--- START ---

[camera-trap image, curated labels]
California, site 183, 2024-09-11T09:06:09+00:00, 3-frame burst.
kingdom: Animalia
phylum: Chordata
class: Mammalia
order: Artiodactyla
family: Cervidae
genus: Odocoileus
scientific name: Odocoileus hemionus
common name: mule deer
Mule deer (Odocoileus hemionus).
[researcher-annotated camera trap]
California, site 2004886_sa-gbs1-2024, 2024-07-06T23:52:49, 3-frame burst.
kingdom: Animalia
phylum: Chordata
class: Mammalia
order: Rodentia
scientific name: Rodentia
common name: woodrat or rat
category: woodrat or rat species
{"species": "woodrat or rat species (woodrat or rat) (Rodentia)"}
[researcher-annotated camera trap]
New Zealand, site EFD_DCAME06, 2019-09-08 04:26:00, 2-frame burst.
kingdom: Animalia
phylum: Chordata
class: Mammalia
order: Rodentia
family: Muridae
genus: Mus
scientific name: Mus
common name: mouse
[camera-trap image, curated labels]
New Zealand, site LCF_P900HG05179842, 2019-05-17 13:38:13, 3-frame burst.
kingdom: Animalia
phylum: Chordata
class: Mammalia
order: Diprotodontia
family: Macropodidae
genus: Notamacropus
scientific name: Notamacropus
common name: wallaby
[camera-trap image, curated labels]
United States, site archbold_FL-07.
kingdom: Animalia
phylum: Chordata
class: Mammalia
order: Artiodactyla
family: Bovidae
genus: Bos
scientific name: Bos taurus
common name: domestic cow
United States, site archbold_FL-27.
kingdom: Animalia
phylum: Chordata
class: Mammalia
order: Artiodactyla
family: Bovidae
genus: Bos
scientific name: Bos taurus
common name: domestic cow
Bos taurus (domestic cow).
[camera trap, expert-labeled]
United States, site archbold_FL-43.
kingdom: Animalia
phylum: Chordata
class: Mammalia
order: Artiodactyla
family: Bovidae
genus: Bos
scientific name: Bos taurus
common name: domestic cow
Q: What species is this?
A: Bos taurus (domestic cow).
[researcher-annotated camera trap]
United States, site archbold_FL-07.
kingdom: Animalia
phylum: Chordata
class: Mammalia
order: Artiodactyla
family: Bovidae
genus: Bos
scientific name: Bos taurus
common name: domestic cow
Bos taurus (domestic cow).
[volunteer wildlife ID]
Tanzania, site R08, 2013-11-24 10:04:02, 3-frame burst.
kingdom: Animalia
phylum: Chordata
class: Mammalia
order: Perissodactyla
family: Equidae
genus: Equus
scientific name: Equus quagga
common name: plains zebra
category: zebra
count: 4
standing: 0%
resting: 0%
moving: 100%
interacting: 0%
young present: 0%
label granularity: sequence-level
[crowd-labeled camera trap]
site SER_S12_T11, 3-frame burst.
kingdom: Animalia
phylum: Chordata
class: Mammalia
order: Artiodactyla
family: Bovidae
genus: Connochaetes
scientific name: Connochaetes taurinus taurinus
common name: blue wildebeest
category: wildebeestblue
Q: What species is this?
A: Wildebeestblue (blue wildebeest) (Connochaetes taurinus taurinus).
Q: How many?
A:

--- END ---

### TASK TO CARRY OUT
Copy every line from the records that holds the string "labeled".

### RESULT OF THIS EXERCISE
[camera trap, expert-labeled]
[crowd-labeled camera trap]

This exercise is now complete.